During her membership in the parliament in Ankara, she traveled by train to Istanbul on Friday evenings. On Saturdays, she gratuitously served in a private polyclinic in Çarşıkapı, Istanbul. In the Saturday evenings and Sundays, she was available for heath service to her neighbors.

Memik was nicknamed in İstanbul the "Doctor, who practice for free" or the "Mother of poor people".

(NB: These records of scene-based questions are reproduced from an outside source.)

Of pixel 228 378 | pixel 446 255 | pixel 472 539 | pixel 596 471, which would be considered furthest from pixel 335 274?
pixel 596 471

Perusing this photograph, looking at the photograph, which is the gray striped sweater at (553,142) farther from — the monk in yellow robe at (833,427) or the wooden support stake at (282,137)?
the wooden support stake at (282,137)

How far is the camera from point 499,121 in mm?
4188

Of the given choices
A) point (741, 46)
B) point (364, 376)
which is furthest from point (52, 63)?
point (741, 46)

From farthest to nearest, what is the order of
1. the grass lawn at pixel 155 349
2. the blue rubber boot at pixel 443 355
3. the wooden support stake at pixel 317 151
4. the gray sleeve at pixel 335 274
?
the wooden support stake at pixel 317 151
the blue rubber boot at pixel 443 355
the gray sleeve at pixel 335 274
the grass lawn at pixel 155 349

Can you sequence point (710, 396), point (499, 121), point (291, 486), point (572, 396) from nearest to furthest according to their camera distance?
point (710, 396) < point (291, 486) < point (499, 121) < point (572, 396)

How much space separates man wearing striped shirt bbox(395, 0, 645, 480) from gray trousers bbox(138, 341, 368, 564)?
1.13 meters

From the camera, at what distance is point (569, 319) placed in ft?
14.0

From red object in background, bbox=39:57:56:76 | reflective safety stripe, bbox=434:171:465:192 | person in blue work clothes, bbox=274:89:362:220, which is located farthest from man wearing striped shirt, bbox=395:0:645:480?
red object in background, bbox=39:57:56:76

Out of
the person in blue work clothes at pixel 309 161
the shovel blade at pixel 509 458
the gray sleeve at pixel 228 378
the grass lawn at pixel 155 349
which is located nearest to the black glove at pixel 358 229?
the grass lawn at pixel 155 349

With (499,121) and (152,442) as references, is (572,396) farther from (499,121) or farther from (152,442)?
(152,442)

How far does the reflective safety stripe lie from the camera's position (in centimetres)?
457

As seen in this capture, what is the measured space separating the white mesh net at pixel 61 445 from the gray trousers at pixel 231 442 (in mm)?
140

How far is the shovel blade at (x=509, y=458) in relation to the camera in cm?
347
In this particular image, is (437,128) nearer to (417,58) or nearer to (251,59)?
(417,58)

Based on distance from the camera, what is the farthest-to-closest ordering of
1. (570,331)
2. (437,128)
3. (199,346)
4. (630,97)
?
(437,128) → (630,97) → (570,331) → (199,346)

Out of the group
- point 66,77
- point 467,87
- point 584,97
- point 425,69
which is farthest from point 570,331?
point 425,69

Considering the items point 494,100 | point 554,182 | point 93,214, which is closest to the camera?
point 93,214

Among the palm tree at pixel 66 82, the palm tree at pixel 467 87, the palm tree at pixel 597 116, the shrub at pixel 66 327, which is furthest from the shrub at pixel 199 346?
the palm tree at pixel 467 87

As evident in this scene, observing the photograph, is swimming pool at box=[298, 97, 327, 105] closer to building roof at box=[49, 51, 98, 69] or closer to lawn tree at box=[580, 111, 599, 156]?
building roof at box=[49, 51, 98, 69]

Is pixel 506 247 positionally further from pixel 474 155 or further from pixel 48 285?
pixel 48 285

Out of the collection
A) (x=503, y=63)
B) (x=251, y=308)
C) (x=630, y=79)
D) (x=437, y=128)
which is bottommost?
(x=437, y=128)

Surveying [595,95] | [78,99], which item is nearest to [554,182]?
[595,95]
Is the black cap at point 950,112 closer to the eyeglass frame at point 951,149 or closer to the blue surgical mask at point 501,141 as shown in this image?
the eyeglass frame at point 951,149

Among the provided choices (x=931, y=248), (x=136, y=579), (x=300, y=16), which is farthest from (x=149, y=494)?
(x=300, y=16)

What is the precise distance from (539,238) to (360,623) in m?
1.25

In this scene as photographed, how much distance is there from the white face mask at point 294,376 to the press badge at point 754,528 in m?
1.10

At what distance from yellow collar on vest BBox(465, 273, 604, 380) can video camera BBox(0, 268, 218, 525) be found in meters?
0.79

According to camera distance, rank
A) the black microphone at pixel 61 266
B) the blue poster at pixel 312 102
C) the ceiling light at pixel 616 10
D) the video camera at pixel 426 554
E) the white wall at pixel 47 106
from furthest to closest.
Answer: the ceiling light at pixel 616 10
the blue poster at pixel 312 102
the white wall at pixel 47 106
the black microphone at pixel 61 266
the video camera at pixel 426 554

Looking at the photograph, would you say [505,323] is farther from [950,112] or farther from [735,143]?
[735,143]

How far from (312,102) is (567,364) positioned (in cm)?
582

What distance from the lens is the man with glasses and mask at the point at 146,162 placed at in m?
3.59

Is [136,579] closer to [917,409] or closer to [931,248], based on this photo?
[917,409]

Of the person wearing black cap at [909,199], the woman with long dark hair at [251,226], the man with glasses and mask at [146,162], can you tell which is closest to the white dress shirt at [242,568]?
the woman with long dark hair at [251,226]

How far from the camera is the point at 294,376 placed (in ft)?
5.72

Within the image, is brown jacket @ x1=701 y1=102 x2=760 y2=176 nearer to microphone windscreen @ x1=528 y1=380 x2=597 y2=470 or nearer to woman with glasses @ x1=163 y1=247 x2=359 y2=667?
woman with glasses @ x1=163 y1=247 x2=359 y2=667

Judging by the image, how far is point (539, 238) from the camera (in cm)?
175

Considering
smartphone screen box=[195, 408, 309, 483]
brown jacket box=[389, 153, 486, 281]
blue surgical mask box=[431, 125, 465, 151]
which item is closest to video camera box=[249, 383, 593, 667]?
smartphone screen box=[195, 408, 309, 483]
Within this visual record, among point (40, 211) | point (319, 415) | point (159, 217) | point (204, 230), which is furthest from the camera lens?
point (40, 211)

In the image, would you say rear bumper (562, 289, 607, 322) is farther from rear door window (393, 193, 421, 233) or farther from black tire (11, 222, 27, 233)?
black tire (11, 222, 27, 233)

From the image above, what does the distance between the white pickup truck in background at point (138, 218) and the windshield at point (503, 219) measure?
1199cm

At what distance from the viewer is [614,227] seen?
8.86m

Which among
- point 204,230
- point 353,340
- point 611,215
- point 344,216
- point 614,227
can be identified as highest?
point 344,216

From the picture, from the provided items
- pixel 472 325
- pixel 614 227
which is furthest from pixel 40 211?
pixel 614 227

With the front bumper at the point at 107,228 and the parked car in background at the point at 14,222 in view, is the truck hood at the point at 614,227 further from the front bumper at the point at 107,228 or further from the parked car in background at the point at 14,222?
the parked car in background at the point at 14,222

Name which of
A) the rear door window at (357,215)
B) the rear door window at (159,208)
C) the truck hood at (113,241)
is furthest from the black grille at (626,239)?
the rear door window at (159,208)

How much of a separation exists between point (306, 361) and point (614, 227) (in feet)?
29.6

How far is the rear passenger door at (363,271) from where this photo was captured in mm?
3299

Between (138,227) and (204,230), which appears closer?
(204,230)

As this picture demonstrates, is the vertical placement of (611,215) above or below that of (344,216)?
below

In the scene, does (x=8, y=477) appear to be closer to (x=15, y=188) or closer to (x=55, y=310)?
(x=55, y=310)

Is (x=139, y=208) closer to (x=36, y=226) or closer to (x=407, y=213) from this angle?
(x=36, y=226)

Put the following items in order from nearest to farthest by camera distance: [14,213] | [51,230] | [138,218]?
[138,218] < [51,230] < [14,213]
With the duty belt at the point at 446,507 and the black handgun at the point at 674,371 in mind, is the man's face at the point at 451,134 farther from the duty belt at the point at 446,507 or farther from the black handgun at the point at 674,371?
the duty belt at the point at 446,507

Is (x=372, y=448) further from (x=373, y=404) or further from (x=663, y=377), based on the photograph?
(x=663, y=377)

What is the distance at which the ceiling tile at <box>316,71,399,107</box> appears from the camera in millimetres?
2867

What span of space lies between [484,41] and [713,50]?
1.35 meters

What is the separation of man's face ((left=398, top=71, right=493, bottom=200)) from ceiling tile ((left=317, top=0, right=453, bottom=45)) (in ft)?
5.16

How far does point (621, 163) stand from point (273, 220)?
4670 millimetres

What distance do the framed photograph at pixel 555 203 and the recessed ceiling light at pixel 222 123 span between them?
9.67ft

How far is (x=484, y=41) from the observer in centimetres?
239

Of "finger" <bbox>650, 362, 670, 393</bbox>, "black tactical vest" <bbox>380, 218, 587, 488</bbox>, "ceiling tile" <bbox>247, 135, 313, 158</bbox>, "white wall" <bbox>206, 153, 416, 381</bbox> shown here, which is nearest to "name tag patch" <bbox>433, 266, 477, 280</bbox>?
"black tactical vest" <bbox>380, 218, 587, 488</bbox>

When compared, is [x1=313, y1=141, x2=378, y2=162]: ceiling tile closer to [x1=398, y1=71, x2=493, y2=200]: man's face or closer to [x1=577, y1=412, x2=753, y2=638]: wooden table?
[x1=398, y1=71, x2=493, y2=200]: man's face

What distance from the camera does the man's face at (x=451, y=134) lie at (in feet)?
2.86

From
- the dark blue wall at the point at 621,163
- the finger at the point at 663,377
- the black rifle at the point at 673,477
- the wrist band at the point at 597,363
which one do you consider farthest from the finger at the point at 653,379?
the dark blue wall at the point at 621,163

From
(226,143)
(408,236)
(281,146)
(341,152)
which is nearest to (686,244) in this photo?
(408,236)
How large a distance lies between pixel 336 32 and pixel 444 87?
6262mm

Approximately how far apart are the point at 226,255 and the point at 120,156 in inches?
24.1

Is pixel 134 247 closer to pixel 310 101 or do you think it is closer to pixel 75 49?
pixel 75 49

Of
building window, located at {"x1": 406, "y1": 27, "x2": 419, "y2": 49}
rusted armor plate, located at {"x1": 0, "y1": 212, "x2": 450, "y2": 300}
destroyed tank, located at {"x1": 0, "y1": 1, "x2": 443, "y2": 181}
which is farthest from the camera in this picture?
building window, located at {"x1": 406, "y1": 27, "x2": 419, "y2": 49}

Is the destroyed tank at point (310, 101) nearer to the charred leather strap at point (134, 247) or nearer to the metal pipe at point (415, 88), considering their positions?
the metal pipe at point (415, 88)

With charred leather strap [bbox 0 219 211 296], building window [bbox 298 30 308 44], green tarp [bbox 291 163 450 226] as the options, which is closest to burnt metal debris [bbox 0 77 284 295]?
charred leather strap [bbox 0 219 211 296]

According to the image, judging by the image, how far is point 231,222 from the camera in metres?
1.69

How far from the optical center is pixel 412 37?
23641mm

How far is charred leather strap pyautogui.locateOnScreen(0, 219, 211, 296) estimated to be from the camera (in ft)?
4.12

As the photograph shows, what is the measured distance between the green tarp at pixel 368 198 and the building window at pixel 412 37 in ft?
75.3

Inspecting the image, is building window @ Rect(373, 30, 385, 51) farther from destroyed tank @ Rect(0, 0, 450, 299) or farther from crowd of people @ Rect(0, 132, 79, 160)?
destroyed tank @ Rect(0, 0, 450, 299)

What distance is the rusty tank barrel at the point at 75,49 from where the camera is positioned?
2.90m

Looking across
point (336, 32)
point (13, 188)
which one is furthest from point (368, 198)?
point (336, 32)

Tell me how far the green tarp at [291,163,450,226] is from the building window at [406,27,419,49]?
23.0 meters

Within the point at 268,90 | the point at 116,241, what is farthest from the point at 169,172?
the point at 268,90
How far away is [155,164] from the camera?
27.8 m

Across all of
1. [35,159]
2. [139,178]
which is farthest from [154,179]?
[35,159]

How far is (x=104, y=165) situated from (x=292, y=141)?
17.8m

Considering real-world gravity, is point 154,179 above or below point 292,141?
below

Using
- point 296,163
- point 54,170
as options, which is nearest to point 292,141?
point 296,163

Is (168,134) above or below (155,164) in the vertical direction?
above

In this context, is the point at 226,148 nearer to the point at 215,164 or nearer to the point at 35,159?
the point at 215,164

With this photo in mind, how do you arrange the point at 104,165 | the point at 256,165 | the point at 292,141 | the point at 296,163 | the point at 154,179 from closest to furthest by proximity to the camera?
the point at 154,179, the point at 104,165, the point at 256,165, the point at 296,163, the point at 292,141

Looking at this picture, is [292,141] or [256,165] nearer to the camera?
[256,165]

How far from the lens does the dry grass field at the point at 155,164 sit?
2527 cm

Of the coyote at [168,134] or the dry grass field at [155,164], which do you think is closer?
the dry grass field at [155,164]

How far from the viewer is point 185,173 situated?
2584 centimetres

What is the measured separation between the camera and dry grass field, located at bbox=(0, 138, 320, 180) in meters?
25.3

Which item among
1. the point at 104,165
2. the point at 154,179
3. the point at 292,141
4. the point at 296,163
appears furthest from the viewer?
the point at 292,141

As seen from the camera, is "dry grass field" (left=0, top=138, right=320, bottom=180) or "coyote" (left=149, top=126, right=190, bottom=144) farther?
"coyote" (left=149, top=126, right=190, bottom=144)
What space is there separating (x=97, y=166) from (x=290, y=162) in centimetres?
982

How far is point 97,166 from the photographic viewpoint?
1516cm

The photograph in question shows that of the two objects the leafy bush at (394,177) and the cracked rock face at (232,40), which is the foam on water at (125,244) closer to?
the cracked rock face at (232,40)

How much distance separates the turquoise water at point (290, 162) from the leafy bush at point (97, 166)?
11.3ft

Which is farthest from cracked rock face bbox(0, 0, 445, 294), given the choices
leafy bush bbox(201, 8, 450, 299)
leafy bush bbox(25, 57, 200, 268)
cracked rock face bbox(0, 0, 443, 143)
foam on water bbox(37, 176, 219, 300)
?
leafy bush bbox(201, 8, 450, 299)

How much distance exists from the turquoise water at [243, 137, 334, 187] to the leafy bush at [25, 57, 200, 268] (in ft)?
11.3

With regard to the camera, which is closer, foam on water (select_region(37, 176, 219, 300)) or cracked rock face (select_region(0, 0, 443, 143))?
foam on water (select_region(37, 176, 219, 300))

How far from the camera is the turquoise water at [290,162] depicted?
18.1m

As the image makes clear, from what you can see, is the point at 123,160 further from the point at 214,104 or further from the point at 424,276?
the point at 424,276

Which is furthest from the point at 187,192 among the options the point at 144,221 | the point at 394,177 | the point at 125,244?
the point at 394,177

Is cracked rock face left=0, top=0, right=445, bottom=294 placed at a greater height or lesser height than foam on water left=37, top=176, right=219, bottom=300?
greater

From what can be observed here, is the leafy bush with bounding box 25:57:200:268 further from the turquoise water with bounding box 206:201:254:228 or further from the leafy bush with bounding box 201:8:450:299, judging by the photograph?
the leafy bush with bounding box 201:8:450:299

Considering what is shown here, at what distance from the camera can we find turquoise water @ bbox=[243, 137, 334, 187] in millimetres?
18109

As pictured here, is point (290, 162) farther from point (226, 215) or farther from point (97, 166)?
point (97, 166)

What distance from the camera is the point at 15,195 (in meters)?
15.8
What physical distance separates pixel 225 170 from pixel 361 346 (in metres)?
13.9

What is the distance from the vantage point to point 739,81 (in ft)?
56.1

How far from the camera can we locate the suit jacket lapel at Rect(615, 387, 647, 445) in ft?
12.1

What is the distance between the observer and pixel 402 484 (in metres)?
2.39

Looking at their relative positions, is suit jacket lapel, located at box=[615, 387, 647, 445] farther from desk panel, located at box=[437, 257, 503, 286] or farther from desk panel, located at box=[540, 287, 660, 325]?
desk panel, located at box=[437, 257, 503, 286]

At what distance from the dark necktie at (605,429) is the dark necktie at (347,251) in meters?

She was a board member at "Turkish Children Welfare Corporation" (Çocuk Esirgeme Kurumu), "Turkish Red Crescent" (Kızılay).

==Later years==
She returned to her principal profession after she left politics in 1946. Between 1947 and 1949, she worked as an internist at Ankara Numune Hospital, and from 1950 to 1951 in the dispensary of the health insurance of workers in Beşiktaş, Istanbul. In 1951, Memik was appointed chief of polyclinic at Şişli Children's Hospital in 1951. She served at this position until her retirement in 1968.

Fatma Şakir Memik died on February 9, 1991. She was not married.